## Requisitos do problema
Por favor, transcreva na íntegra o trecho selecionado sobre Souleyman, sem alterar uma única palavra.

## Trecho selecionado
-----

Já em Paredes de Coura, quando atuou pela primeira vez em Portugal em 2011, havia uma aura em torno deste cantor de casamentos, criada pelo seu espetáculo dois meses antes em Glastonbury. E até hoje, depois de já ter cantado e batido palmas em Lisboa, Gaia e Águeda, a aura mantém-se, e o fascínio também. Souleyman faz por isso. É parco e sintético em entrevistas, foca-se na sua biografia essencial – “cantor de casamentos e criador de ovelhas”, “seguidor da tradição musical” e pouco mais – não conversa com o público, defende-se por detrás dos óculos escuros, do bigode, do lenço e da túnica. Mesmo oriundo de um país em guerra civil, e ser muito interpelado por isso, tenta que a sua mensagem central seja a música.

-----

## Material fornecido
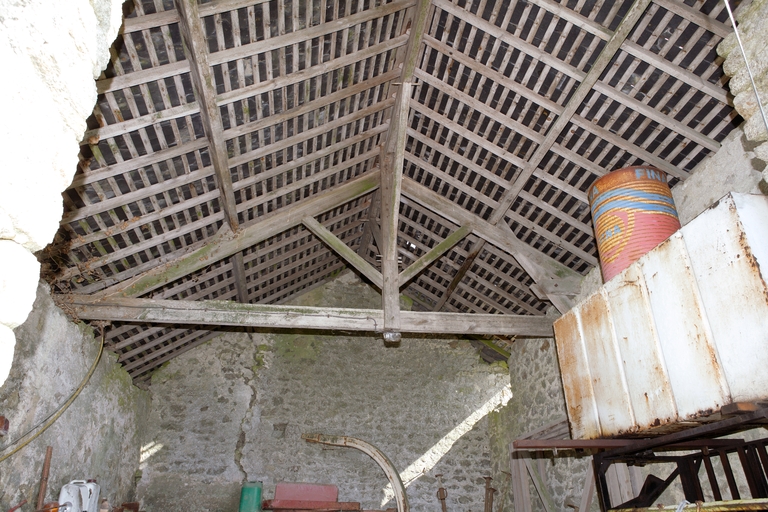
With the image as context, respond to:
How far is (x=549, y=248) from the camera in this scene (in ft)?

-----

## Resultado do exercício
Já em Paredes de Coura, quando atuou pela primeira vez em Portugal em 2011, havia uma aura em torno deste cantor de casamentos, criada pelo seu espetáculo dois meses antes em Glastonbury. E até hoje, depois de já ter cantado e batido palmas em Lisboa, Gaia e Águeda, a aura mantém-se, e o fascínio também. Souleyman faz por isso. É parco e sintético em entrevistas, foca-se na sua biografia essencial – “cantor de casamentos e criador de ovelhas”, “seguidor da tradição musical” e pouco mais – não conversa com o público, defende-se por detrás dos óculos escuros, do bigode, do lenço e da túnica. Mesmo oriundo de um país em guerra civil, e ser muito interpelado por isso, tenta que a sua mensagem central seja a música.